By Ben Mutzabaugh
Boeing may get the OK from U.S. regulators as early as next week for test flights of the 787 "Dreamliner" that would let Boeing evaluate its battery fixes for the jet, The Wall Street Journal reported Tuesday evening.
The newspaper cited no named sources, saying it got its information from "people familiar with the details."
Even if the Federal Aviation Administration does make that move next week, the Journal said it's unclear how soon the test flights might actually resume - though "early March" was suggested as a possibility in the Journal report.

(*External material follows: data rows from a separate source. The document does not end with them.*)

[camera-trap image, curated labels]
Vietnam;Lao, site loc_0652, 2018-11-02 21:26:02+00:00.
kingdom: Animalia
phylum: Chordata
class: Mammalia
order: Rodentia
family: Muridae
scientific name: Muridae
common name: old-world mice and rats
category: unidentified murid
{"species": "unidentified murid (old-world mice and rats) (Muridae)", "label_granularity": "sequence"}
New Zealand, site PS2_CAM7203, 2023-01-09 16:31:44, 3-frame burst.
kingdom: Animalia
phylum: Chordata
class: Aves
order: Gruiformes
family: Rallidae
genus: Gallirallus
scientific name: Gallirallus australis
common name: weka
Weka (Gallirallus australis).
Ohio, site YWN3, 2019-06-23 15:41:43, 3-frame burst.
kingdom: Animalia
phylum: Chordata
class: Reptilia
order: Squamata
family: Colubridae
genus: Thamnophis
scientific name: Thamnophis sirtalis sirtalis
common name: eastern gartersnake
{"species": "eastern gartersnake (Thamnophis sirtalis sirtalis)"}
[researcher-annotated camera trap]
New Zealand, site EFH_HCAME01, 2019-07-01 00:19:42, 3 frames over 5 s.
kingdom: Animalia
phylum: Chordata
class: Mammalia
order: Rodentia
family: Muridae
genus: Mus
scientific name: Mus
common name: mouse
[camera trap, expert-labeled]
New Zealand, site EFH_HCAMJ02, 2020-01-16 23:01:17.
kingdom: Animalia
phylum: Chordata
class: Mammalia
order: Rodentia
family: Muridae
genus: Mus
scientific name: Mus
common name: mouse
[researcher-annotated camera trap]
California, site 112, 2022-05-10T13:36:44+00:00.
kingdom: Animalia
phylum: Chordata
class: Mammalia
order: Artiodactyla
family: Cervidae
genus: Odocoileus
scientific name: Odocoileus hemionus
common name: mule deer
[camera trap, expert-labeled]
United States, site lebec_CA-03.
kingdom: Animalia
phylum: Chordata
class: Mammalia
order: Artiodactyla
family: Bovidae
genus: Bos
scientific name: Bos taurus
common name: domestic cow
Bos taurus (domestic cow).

The Journal wrote "an early March approval for test flights would indicate the FAA is prepared to sign off on Boeing's package of proposed fixes before an international probe pinpoints a specific root cause that led to burning batteries last month aboard a pair of 787s operated by Japanese carriers."
Still, the Journal adds that Boeing's "aggressive timetable" for test flights easily could slide if regulators need to be further convinced about the jetmaker's battery tweaks.
FAA and other regulators around the world grounded the 787 on Jan. 16 after an All Nippon Airways 787 made an emergency landing in Japan because of a smoldering battery. Another Dreamliner, owned by Japan Airlines, suffered a battery fire on the ground.
Boeing won permission from the Federal Aviation Administration to conduct test flights Feb. 11 under special conditions, including that the planes fly over unpopulated areas.
Most airlines that have Dreamliners say they have removed the 787 from their flight schedules through the end of spring. One carrier - Polish carrier LOT - has taken the Dreamliner out of its schedules through October.